## Prompt
State how many lines of the data below contain the string "framed", treating uppercase and lowercase as different. Give only the number.
• • • •
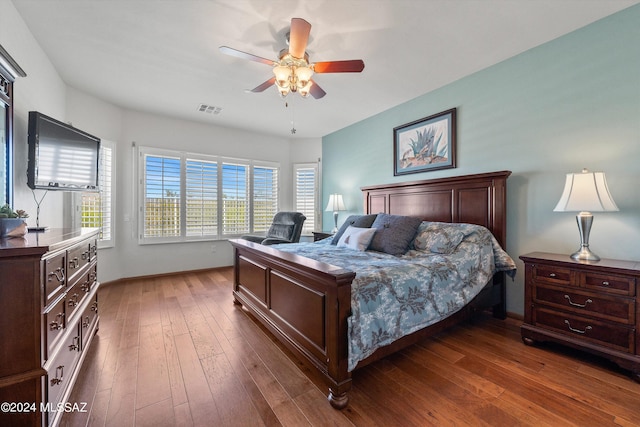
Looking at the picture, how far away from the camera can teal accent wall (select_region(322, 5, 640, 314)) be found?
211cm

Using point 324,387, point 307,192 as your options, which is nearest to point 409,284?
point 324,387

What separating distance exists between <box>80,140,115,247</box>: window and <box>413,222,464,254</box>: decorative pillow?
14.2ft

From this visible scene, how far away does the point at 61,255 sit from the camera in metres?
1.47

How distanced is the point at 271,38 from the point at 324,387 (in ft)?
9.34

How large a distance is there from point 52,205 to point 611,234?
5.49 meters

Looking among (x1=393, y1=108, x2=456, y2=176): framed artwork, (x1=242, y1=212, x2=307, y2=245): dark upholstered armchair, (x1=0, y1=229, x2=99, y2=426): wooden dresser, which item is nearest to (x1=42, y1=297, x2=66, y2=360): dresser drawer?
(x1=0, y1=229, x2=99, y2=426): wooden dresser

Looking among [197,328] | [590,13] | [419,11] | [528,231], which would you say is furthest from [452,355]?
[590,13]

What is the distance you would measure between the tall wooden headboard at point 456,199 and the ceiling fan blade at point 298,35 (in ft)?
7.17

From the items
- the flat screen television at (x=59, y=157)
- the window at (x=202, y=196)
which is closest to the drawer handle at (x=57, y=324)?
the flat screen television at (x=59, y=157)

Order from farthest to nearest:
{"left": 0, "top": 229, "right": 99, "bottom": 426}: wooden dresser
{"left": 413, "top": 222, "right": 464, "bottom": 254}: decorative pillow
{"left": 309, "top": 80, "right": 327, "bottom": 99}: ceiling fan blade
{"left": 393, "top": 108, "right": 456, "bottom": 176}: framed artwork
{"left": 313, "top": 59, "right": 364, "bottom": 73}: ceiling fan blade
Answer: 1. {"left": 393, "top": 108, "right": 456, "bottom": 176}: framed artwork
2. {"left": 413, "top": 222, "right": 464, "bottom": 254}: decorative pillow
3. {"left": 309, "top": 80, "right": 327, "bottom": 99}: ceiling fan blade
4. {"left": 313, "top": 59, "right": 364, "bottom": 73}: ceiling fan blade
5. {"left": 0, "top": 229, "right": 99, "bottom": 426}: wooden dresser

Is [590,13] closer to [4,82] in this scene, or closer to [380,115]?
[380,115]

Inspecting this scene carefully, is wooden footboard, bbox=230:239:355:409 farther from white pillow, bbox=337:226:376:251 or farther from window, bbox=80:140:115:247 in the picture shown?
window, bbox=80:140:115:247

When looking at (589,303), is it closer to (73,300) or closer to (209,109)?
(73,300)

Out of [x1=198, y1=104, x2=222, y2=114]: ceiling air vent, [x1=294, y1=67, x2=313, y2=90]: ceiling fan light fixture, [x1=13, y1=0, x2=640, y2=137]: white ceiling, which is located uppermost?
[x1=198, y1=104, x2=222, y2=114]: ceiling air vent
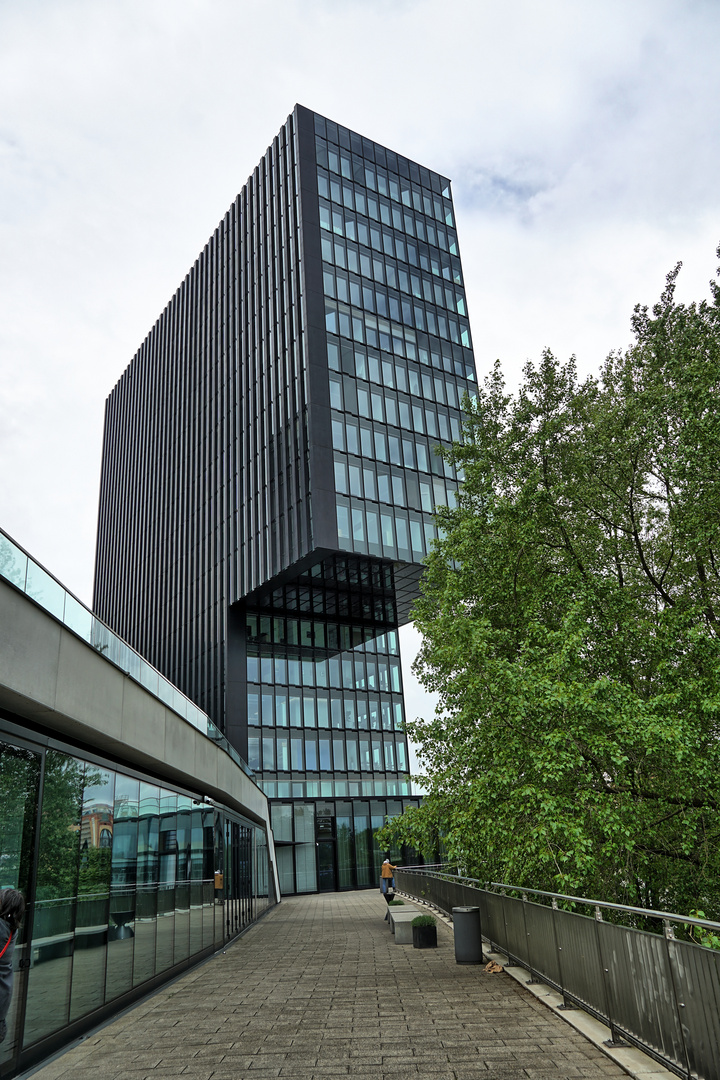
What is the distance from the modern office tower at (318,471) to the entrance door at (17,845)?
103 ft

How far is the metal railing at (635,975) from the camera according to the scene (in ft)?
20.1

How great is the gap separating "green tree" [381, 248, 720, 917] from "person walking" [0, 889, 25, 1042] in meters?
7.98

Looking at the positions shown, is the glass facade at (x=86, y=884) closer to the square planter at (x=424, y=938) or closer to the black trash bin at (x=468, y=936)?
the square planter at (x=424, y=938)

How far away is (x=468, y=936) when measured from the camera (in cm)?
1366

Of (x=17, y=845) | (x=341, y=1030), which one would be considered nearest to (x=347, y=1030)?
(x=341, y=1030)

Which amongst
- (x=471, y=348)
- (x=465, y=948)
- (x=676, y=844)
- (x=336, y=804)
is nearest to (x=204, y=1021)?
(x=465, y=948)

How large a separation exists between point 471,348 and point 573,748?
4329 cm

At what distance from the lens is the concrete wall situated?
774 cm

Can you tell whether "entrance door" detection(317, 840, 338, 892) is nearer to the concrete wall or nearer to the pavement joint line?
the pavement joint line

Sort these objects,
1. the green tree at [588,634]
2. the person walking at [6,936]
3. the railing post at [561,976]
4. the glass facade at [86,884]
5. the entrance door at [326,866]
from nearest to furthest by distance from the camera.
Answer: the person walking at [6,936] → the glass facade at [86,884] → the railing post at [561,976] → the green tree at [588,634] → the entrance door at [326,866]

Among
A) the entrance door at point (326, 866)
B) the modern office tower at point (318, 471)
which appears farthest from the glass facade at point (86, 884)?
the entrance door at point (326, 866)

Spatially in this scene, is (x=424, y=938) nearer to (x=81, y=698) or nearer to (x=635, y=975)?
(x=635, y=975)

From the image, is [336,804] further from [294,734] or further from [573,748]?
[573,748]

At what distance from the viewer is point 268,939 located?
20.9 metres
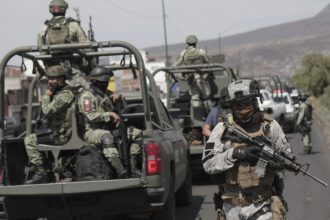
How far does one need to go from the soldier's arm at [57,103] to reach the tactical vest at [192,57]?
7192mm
• • • •
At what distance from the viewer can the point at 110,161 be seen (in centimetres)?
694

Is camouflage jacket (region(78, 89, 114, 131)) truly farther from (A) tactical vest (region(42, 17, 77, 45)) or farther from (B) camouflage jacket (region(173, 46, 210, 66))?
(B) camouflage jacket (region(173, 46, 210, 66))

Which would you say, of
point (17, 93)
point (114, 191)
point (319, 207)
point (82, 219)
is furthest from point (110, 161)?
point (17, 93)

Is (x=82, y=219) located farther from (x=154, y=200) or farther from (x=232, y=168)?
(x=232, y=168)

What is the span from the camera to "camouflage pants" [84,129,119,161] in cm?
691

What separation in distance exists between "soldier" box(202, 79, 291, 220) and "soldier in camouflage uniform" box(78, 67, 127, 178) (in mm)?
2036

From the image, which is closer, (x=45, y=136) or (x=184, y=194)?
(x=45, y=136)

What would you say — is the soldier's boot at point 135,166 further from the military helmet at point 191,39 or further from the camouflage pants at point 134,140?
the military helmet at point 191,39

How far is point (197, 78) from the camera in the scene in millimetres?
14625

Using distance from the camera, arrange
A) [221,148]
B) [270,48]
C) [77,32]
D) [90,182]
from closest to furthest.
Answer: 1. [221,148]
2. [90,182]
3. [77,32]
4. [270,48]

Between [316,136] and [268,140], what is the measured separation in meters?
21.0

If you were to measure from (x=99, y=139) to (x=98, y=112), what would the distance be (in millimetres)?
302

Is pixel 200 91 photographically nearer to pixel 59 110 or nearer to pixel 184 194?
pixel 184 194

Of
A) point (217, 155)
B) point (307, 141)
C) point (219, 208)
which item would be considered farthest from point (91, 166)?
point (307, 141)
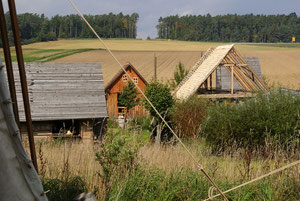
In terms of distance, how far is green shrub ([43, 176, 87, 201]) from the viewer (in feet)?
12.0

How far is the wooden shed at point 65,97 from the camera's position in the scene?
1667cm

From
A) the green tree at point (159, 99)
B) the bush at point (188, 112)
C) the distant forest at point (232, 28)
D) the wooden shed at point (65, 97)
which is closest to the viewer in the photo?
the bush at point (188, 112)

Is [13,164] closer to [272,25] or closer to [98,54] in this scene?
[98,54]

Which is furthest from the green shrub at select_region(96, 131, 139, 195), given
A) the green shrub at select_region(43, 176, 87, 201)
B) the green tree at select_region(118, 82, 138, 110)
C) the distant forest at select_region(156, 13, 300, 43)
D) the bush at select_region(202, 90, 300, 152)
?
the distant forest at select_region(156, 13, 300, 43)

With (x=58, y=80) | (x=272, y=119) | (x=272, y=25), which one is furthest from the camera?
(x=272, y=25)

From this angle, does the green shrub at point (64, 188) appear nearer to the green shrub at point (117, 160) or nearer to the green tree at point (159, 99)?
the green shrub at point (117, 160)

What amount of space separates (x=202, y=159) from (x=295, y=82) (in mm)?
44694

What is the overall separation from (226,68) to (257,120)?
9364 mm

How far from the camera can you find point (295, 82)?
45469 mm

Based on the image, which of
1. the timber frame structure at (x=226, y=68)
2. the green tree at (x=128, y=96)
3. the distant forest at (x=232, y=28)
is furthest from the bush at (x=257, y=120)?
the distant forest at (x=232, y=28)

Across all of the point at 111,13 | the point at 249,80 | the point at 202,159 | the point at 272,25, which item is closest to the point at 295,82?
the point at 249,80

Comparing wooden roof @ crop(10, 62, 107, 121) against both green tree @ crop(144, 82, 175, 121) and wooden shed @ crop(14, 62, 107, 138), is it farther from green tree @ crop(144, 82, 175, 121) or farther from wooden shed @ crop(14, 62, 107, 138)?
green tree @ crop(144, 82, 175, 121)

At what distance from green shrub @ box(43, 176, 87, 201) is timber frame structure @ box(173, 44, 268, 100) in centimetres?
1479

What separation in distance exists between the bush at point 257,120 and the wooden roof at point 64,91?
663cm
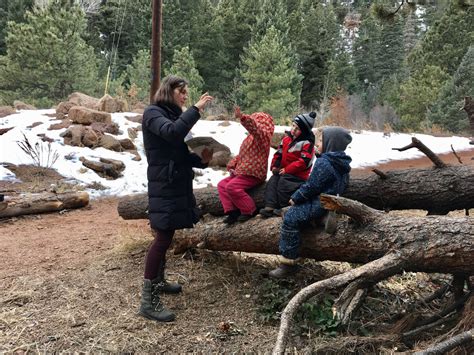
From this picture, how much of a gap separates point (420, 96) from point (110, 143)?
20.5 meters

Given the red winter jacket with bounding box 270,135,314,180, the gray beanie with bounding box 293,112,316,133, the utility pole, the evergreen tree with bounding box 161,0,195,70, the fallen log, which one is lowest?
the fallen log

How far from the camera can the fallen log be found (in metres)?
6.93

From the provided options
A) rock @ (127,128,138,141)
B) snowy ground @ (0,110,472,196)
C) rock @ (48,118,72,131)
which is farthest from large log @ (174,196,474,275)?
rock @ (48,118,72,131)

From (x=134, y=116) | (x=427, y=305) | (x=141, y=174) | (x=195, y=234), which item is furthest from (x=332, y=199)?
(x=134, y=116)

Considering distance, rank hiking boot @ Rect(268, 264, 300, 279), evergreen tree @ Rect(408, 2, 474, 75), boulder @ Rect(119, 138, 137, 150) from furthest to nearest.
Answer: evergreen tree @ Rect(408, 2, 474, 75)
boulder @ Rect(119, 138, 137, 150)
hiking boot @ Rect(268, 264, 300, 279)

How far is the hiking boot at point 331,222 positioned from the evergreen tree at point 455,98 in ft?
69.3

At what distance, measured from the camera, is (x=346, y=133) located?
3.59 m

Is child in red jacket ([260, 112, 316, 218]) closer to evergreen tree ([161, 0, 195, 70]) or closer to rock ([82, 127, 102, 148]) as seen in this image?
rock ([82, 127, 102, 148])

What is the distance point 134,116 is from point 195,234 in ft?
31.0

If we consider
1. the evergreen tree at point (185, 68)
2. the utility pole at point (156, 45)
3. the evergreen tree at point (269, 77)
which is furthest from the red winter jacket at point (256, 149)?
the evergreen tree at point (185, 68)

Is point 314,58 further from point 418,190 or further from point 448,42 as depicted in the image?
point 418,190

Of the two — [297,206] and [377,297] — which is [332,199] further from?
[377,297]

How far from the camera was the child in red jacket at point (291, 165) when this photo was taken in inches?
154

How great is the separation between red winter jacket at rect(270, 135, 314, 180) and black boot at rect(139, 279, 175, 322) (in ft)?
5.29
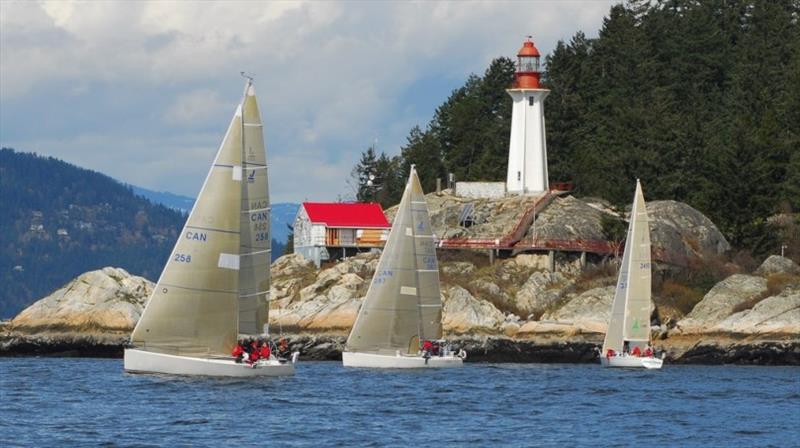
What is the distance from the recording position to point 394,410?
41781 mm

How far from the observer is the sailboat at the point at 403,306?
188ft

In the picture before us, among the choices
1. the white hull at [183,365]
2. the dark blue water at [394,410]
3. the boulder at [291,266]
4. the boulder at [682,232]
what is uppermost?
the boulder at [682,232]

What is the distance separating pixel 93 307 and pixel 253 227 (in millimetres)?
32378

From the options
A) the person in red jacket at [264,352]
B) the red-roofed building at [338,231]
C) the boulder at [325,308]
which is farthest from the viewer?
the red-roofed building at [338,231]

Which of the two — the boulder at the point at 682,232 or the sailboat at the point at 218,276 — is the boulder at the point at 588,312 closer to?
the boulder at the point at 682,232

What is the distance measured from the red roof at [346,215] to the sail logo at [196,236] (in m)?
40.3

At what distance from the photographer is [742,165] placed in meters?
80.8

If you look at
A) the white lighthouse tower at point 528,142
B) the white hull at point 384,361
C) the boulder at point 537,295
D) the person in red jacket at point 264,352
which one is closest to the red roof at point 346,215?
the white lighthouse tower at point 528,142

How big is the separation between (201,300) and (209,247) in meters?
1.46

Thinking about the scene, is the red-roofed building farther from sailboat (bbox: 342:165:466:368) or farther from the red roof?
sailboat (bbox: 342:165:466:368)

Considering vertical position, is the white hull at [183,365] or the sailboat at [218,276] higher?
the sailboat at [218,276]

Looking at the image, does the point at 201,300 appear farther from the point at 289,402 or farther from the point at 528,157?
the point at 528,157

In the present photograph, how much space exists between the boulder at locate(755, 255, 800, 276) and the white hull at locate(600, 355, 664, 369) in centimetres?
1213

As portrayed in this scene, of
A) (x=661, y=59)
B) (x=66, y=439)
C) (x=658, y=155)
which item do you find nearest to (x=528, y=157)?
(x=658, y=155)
• • • •
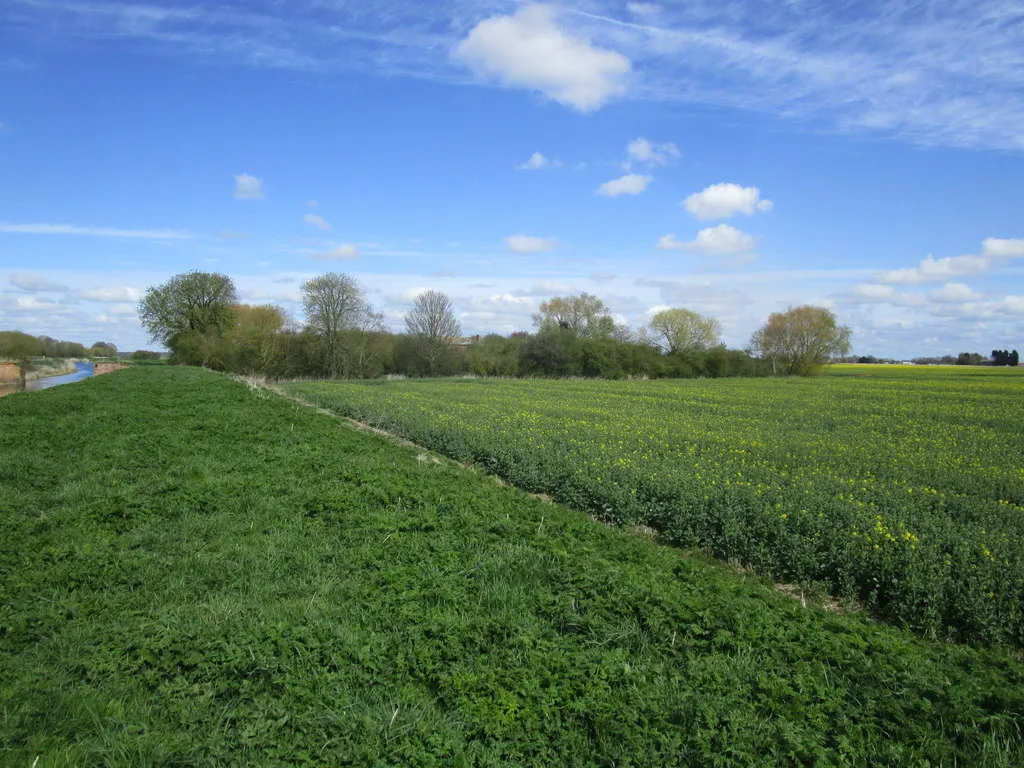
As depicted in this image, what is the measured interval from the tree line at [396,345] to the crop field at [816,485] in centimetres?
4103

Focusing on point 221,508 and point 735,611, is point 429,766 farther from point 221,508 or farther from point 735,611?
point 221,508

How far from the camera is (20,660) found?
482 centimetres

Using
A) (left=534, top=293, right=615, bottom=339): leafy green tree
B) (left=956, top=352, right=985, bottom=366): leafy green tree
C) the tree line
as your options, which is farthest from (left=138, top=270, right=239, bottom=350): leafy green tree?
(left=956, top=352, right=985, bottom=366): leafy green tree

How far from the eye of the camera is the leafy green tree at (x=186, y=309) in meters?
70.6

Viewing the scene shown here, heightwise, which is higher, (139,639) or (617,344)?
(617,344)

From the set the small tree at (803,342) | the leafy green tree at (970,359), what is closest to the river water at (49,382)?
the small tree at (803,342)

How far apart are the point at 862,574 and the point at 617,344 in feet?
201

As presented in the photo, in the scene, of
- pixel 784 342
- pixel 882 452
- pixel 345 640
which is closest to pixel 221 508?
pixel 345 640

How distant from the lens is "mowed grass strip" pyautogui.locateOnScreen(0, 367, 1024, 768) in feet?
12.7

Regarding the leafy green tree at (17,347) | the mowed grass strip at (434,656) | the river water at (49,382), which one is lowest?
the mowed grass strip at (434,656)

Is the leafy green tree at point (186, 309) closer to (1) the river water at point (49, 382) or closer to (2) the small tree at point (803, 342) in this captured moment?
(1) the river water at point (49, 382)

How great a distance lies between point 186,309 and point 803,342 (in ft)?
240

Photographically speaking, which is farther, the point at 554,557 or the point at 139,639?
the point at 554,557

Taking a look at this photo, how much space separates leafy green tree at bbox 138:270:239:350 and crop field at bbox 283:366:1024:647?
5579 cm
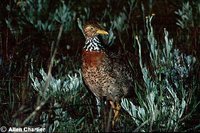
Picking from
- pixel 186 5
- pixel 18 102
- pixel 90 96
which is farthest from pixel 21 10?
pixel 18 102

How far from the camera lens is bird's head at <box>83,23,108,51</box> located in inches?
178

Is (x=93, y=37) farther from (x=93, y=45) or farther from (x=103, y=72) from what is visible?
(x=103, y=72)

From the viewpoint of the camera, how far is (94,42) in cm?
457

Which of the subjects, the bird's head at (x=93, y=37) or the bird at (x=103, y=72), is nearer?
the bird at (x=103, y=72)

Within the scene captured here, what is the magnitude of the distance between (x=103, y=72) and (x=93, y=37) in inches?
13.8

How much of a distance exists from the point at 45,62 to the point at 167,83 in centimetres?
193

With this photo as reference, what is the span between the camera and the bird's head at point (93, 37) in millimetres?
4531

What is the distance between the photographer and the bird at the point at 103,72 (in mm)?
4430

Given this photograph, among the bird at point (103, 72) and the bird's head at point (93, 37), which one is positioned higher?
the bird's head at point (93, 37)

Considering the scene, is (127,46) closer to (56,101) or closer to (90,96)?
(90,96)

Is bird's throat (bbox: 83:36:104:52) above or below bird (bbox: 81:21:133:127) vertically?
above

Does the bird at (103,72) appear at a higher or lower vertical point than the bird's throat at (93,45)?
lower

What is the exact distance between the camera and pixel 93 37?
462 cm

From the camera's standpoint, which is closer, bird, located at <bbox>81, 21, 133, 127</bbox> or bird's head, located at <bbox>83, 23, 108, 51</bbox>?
• • • •
## Answer to this task
3